Leonard became interested in writing in 1935, after reading a serialization of “All Quiet on the Western Front” in the Detroit Times. Touched by the story, he wrote a play based on the novel for his fifth-grade classmates, using the desks as “No-Man’s-Land.” In high school he wrote a story or two for the school paper but spent most of his time reading. After graduating in 1943 Leonard joined the navy and served with a Seabee unit in the South Pacific. He left the service in 1946 and enrolled at the University of Detroit. At the university he began writing again, entering short story contests and placing third in one of them. He graduated in 1950 with a major in English and philosophy.
In 1949, while still in college, Leonard joined the Campbell-Ewald advertising agency. He also began writing in earnest during this period. He had his first success in 1951 when Argosy magazine published his short story “Trail of the Apache.” Other stories—all westerns—followed in such publications as “The Bounty Hunters,” followed by four more over the next eight years. Between 1951 and 1961 he published 30 short stories, five novels, and made two sales to the movies. When his novel “Hombre” was chosen as “One of the Best Westerns of All Time” by the Western Writers of America in 1961, Leonard finally felt confident enough to quit the advertising agency and devote all of his time to writing.
As the market for westerns began to dry up, however, Leonard found himself writing educational films for Encyclopaedia Britannica, industrial films for corporations and advertising and sales material. He switched from westerns to crime with the publication of “The Big Bounce.” During the 1970s and 1980s he developed a devoted following with his novels “Fifty-two Pickup,” “City Primeval,” “Stick” and “LaBrava.” When “Glitz” was published in 1985, it became Leonard’s ‘breakout’ bestseller; he began to receive long-overdue attention, including a Newsweek cover story. Each of his novels since then has been a national bestseller as well as a critical success.

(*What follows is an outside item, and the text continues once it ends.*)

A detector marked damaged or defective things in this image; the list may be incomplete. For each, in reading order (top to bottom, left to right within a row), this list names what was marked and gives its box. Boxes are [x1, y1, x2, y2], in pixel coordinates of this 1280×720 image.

Three of Leonard’s books have been nominated for the Edgar Allan Poe Award by the Mystery Writers of America: “The Switch” was nominated for Best Original Paperback Novel of 1978; “Split Images” for Best Novel of 1981; and “LaBrava”, which won for Best Novel in 1983. “Maximum Bob” was also awarded the first Annual International Association of Crime Writers’ North American Hammett Prize in 1991. In 1992 the Mystery Writers gave Leonard the Grand Master Award, which “is presented only to individuals who, by a lifetime of achievement, have proved themselves preeminent in the craft of the mystery and dedicated to the advancement of the genre.”
Success has followed Leonard to Hollywood as well. Released in October 1995, “Get Shorty,” starred John Travolta and was an immediate critical and commercial success; the same is true of “Out of Sight,” which starred George Clooney and was released in June 1998. Award-winning director Quentin Tarantino (“Pulp Fiction”) directed “Jackie Brown,” a film based on Leonard’s novel “Rum Punch,” in December 1997. Leonard’s 34th novel, “Cuba Libre,” is a story of high adventure, history, romance and nefarious undertakings in Cuba. The film rights to the novel, which was released in February 1998, were bought by Joel and Ethan Coen of “Fargo” fame. “Maximum Bob” was an ABC-TV miniseries starring Beau Bridges.
Leonard’s newest novel, “Djibouti,” was published in 2010.
Leonard appeared with the National Writers Series on two occasions – in Fall 2009, and as part of the National Cherry Festival Kick-Off event, “National Writers Series Presents Elmore Leonard.”